ここからはWordとExcel、PowerPointの機能や作成に向いている手順書、活用する際のポイントを解説します。
Wordは文書作成に特化しているツールで、文章の装飾や誤字脱字のチェック、見出しや目次の設定を簡単に行えるのが特徴です。テキストの説明が多い手順書や、紙に印刷して使用する手順書の作成に向いています。
ページ数が多くても、Wordの自動採番機能を使えば手順書の整理が楽になり、印刷後も正しい順序で作業内容を確認できるためミスを事前に防げます。図形や画像の挿入も可能ですが、業務フロー図やグラフなどの作成・編集にはやや不向きです。
Wordを活用して手順書を作成する際は、文字や段落の書式を設定できるスタイル機能を活用して全体の見た目を整えつつ、図解やグラフに関しては他のツールで作成したものを挿入しましょう。
テキストと図、写真などをバランスよく取り入れると視覚的な見やすさが向上し、従業員の作業効率アップに繋がります。
Excelは入力された数値データをもとに、表やグラフを作成するツールです。一つのファイル内にシートを複数作成したり、図やグラフの作成・挿入を簡単にできたりするため、パソコン上で作業内容を確認する手順書や、テキストよりも図表を多く用いて説明する手順書の作成に向いています。
たとえば手順や注意事項が多い作業を説明する場合、工程ごとにシートを分ければ従業員が必要な情報を見つけやすくなり、迷わず業務に取り組めます。セルを活用してシート内にチェックリストも作ると、作業を確実に終えられたかの判断も可能です。

渡されたデータ:
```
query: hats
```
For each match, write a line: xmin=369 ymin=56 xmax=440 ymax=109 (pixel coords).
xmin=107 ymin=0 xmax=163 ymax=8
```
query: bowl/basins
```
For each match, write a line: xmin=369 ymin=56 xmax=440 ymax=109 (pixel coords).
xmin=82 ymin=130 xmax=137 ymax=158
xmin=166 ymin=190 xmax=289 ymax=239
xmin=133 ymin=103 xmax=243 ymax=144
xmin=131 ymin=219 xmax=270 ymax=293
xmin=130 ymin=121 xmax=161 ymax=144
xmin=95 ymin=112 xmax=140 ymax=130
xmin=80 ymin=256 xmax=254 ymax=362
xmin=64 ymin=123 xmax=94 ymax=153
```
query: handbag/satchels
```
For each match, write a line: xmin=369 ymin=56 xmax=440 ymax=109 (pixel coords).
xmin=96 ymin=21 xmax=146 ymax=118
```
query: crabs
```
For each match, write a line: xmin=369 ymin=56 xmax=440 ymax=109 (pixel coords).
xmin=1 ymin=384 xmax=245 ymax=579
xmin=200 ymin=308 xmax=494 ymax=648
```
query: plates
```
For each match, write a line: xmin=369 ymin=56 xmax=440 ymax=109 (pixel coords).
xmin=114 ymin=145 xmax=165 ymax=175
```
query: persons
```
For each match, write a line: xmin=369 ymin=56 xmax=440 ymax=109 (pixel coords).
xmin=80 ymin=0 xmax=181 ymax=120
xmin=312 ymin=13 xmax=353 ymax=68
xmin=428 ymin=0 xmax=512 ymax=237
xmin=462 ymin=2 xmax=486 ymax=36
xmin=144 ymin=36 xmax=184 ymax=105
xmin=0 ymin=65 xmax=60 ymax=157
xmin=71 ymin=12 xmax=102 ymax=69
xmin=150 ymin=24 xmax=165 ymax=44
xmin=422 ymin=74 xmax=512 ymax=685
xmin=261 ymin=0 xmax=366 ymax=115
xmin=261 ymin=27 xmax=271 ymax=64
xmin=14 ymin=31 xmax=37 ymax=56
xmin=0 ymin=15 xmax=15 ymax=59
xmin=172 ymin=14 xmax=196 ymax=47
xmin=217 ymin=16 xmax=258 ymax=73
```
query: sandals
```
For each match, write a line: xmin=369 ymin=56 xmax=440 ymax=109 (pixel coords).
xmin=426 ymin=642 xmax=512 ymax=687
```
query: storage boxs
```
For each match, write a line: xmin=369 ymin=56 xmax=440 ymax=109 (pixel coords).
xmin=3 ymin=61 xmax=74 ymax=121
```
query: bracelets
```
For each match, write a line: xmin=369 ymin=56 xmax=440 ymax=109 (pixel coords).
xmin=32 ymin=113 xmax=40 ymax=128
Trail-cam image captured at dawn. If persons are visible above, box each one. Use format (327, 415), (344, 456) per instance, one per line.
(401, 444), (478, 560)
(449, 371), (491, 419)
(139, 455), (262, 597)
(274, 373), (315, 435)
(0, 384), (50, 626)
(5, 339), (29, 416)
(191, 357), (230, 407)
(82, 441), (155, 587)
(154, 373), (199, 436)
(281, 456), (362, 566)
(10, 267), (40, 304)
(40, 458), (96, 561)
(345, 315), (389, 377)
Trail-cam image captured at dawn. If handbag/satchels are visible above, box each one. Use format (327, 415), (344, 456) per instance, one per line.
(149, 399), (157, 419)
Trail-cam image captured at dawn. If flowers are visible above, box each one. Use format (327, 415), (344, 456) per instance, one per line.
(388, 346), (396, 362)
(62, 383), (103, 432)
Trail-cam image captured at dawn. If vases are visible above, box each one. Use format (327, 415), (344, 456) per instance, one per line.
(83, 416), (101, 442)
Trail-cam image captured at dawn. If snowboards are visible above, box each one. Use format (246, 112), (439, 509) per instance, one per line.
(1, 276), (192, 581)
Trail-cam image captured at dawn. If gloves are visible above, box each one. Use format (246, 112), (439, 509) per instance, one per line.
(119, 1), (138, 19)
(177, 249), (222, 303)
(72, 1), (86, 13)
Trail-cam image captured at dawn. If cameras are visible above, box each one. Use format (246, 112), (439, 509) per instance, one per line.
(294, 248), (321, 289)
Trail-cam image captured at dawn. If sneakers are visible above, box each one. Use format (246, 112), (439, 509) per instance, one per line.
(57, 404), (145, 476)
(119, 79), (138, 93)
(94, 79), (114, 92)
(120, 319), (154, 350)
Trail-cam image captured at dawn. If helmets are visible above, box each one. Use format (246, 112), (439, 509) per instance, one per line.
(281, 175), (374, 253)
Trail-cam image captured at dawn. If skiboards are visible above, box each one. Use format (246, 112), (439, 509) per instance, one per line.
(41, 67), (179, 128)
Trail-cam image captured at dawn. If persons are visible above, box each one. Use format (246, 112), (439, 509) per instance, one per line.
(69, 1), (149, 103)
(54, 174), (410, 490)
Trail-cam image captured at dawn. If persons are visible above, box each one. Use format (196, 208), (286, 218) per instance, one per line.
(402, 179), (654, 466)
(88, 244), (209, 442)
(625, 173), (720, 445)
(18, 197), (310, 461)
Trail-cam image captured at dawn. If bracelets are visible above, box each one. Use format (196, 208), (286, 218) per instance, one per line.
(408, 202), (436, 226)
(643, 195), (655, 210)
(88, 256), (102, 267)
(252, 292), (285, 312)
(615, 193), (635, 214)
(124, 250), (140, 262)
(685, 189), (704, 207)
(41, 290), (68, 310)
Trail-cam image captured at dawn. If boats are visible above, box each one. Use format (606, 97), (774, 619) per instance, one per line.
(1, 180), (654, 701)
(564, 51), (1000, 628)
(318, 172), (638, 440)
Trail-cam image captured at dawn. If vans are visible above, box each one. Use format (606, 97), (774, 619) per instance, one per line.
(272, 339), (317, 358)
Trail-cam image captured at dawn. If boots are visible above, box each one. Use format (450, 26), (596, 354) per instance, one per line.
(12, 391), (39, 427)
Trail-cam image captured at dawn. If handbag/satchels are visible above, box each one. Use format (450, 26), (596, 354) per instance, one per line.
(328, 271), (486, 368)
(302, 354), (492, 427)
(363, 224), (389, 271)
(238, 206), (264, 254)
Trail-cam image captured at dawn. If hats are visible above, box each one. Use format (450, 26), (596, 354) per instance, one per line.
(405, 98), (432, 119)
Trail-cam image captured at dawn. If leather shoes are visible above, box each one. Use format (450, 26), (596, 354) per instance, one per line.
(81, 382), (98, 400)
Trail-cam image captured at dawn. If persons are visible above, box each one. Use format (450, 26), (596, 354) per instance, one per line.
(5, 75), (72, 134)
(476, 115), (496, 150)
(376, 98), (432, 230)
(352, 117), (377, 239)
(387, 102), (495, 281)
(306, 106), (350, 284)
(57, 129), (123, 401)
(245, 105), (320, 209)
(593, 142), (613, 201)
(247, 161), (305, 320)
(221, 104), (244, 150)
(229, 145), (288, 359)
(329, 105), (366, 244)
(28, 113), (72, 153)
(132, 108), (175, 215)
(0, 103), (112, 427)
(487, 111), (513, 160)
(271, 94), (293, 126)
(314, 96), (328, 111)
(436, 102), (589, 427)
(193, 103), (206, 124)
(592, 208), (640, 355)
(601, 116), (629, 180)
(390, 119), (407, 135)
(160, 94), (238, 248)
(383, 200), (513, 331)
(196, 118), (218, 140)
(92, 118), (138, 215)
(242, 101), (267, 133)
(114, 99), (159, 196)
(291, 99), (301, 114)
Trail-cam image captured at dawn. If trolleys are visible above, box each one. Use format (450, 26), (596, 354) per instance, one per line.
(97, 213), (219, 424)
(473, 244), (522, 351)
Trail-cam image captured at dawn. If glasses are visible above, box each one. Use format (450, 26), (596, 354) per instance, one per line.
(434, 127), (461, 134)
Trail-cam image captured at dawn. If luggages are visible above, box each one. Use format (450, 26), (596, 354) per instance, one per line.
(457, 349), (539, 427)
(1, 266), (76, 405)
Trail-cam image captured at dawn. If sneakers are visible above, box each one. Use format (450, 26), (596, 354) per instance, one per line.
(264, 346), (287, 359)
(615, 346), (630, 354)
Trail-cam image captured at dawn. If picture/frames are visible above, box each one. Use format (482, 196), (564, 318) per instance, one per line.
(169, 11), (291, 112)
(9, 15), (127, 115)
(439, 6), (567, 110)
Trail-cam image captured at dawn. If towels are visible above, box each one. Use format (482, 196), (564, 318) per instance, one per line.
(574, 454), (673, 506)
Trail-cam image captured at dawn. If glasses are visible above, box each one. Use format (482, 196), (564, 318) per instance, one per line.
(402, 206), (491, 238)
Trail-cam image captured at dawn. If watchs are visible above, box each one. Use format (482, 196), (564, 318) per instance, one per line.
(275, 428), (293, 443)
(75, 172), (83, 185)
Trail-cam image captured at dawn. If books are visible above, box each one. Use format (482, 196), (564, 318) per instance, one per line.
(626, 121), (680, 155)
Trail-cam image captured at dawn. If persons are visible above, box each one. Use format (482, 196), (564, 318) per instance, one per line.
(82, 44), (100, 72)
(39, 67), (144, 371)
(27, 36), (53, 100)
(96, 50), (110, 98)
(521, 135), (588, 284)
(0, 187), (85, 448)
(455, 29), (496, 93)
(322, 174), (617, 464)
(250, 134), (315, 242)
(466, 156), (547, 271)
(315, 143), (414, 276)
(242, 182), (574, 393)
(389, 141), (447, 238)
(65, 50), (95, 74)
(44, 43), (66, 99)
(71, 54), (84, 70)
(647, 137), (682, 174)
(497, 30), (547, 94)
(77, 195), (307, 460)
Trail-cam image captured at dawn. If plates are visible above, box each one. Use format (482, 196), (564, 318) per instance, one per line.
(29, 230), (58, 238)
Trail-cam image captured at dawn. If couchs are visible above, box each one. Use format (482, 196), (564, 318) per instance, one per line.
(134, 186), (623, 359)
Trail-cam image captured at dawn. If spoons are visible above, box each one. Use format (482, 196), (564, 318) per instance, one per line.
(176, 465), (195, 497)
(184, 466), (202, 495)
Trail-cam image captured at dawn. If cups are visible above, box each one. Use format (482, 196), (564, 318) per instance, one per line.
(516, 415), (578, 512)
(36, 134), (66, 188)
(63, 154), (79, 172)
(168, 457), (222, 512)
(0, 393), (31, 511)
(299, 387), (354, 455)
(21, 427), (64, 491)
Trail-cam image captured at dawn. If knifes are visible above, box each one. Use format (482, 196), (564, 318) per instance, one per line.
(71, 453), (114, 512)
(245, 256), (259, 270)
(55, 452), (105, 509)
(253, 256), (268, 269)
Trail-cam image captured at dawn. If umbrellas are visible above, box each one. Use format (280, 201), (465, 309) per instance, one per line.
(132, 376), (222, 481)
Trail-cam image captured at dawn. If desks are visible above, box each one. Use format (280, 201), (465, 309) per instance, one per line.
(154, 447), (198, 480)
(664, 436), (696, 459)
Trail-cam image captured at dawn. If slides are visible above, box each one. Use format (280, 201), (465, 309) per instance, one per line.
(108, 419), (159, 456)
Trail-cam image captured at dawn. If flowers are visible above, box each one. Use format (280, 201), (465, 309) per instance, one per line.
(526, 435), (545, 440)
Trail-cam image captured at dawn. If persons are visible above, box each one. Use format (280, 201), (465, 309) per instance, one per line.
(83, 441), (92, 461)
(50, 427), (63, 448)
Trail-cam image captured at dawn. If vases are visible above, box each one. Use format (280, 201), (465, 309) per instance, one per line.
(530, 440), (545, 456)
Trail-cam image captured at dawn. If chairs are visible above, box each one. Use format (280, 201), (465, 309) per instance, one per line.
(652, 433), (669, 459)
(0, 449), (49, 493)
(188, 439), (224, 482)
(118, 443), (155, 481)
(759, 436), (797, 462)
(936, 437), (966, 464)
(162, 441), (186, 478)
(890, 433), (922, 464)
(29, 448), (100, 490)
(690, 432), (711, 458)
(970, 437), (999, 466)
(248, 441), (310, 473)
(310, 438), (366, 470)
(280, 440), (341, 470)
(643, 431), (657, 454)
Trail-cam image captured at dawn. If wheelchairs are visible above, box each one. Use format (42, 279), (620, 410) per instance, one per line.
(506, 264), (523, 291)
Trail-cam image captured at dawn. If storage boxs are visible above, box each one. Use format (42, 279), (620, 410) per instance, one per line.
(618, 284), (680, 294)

やること:
手順書づくりに向いたツールを紹介する文章を、最後の文のあとから書き進めてください。

あなたの回答:
ただしExcelはWordと異なりページ制限がないため、手順書を紙ベースで残す場合はズレが生じないよう印刷範囲の設定を行いましょう。Wordよりも手間はかかりますが、目次や見出しの設定、ページ番号の付与をすることでExcelでも紙ベースの手順書を作れます。
PowerPointは、デザイン性の高いプレゼンテーション資料を作成するツールです。文章や画像、グラフなどの挿入や編集、デザイン変更などレイアウトの自由度が高いため、視覚的な見やすさを重視する手順書の作成に向いています。
動画の挿入機能を活用すれば、手の動きや機械操作が複雑な作業の手順や注意事項をわかりやすく伝えることで業務効率化を図れます。ただし、容量が大きい画像や動画をそのまま挿入すると動作不良の原因になるため、圧縮する、枚数を限定するなどの方法で対応しましょう。
ページの順番も自由に入れ替えできるため、手順書のアップデートに伴う構成の変更や項目削除・追加などの操作を簡単に行える点もメリットです。
PowerPointを活用して手順書を作成する際は、デザインを統一させることを意識しましょう。具体的にはフォントを一種類に揃える、使用する色は三色程度に抑えるなどです。
全体に統一感を持たせることで、強調したいポイントや注意事項が伝わりやすくなり、従業員の作業ミスを防げます。結果的に製品・サービスの品質が安定し、顧客満足度の向上に繋がります。
現場ですぐに使えるわかりやすい手順書を作るためには、以下3つのコツを押さえる必要があります。
手順書の内容だけでなく、書き方や見せ方を工夫することで誰でも作業内容を理解できるようになり、効率的に業務標準化を進められます。
作業内容を熟知している人が手順書を作成する場合は特に、専門用語や略称が多くなり読み手が理解できず、品質にバラツキが生じる可能性があります。そのため手順書を作成する際は、誰が読んでも理解できる言葉で作業内容を説明しましょう。
具体的には、専門用語を最小限にして理解しやすい言葉を使うことや、略称は避けるか正式名称を用いるなどが挙げられます。
専門用語の使用を抑えて初心者でも理解できる言葉に変えれば、作業内容をイメージしやすく迷ったり質問したりする時間を削減できます。どうしても専門用語を使わなければならない場合は、注釈をつけて説明を加えましょう。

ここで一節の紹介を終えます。